Op/ed: Reframing the Conversation
You are a survivor, not a victim. That’s what the therapists tell you, that’s what your friends tell you. Hell, that’s what the signs in every bathroom stall on campus tell you. Yet, for some odd reason, I feel like a victim now more than I ever have.
Recently leaked documents at AU from a banished fraternity containing references to rape caused a firestorm both on campus and across the web. Upon reading these documents I felt disgusted. However, as I read responses on Facebook and overheard discussions regarding the self-dubbed “Fratergate,” I became even more disgusted. Somehow, the outcry against heinous and vile rape comments had upset me more than the comments themselves. How was that even possible?
As a survivor, I should have felt uplifted. I should have been able to stand side-by-side with them and voice my outrage. I simply could not wrap my head around it. Though, the more statuses and articles I read on Facebook and the more I talked to friends, the more pieces started to fall into place, and I had a clearer picture as to what troubled me.
A few days after the leak, students organized a rally. The description for the Facebook event began with, “We want to spread awareness of the rape culture that is across campus.” Across campus, as if “rape culture” was some invisible virus that found its way into every crevice of campus and infected every student. Somehow, the entire campus was guilty of perpetuating “rape culture” because of the interactions of a couple of ignorant, dimwitted guys on campus. They are not representative of anywhere near a majority of students I have encountered. As far as I have seen, AU students are upstanding and compassionate and certainly not rape supporters.
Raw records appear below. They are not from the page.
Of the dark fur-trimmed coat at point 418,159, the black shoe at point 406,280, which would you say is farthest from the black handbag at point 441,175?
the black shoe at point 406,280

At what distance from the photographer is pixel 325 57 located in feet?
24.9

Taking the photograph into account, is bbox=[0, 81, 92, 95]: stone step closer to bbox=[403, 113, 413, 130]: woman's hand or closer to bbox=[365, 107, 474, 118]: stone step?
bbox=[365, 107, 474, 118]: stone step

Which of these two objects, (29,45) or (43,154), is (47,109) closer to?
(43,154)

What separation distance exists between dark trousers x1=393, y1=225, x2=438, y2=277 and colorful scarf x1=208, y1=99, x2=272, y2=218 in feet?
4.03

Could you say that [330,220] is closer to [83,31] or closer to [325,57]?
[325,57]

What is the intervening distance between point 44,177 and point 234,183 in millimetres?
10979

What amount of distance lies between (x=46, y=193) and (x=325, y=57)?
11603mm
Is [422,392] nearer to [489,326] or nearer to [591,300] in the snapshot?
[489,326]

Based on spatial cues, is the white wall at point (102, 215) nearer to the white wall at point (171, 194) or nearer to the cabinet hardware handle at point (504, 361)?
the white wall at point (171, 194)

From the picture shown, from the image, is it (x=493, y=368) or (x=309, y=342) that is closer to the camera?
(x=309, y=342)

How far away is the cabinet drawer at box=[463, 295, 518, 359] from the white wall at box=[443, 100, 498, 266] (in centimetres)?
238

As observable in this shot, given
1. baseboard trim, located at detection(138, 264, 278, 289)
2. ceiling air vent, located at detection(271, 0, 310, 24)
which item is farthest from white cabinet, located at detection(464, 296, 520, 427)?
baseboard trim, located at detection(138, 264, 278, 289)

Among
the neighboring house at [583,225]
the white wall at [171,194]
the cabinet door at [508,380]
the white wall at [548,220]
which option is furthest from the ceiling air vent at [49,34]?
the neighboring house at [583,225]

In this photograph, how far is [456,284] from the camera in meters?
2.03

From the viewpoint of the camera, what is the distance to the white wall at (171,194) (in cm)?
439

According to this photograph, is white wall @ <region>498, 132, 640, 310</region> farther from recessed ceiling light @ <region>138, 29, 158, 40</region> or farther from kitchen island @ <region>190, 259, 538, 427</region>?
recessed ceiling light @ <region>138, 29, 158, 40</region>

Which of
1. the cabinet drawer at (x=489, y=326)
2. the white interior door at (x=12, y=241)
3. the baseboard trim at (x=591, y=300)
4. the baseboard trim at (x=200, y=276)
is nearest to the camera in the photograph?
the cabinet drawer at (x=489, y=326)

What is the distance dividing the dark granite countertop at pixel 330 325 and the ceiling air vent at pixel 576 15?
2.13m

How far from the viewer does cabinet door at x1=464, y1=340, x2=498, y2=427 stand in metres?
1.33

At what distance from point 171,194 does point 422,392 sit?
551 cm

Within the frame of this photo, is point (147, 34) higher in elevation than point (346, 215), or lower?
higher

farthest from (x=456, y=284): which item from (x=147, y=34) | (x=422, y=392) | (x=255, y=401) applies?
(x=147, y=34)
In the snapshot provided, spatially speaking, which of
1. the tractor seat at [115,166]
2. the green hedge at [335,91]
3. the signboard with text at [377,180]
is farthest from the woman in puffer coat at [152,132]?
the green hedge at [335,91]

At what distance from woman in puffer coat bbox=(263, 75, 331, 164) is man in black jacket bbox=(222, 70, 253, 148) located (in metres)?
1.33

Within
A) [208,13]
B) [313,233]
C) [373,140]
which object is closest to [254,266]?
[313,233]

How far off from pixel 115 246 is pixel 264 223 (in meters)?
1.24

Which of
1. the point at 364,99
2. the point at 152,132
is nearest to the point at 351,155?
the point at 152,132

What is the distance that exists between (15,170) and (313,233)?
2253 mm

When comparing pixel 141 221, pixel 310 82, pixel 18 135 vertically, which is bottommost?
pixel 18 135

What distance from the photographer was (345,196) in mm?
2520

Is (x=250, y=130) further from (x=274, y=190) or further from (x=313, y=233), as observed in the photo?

As I approached the rally and looked over the crowd, I felt even more distraught. The first two signs I saw read “Your silence is complacency” and “Silence is violence.” According to these signs, somehow if you chose to say nothing, you supported rape. Another logical fallacy rearing its ugly head through a conclusion based on no evidence. How could you just assume that because I am silent that I support everything in the messages? It is downright wrong and has no place in a legitimate discussion of rape issues.
One of the worst moments I experienced was when I actually tried to voice my opinion on the matter. I tried to tell someone that this was a couple of dumb guys making jokes over lines of communication they thought were secure. I explained that this kind of response trivializes the real issues of rape. This person then told me that I was completely ignorant on the topic of rape and that I had no business speaking about it. As someone who survived multiple attacks and still deals with trauma stemming from these attacks on a daily basis, how could I possibly be part of the problem? Then I realized the real reason she assumed that I had no prior experience with sexual assault (at least on the side of the victim), and that was because I am a man.
Yes, believe it or not, men can be raped and/or sexually assaulted, and I am a testament to that. I have been assaulted by both men and women, and on certain occasions, I have attempted to share my stories. In one instance, a female acquaintance told me not to make jokes like that, as if somehow what I was saying could not be the truth. This occurred in front of my closest friends, and I have never been more embarrassed in my entire life. Rape is not committed solely by men on women, and that should never be someone’s first assumption when discussing it. When people read articles about rape that discuss “teaching your sons not to rape” or “protecting your daughters from men,” it makes it infinitely more difficult for many people to share their experiences and leaves many people out from a larger discussion of rape issues.
If we really want to cut down on rape and sexual assault, we need to work past the logical fallacies and look for the real issues. We need to recognize that sexual assault perpetrators and supporters are the minority not the majority and that rape is not a gender issue but a human issue. Until we reframe the conversation, my campus and society in general will never have a lasting and positive impact on rape and sexual assault issues.
James Walsh is a senior in the School of International Service.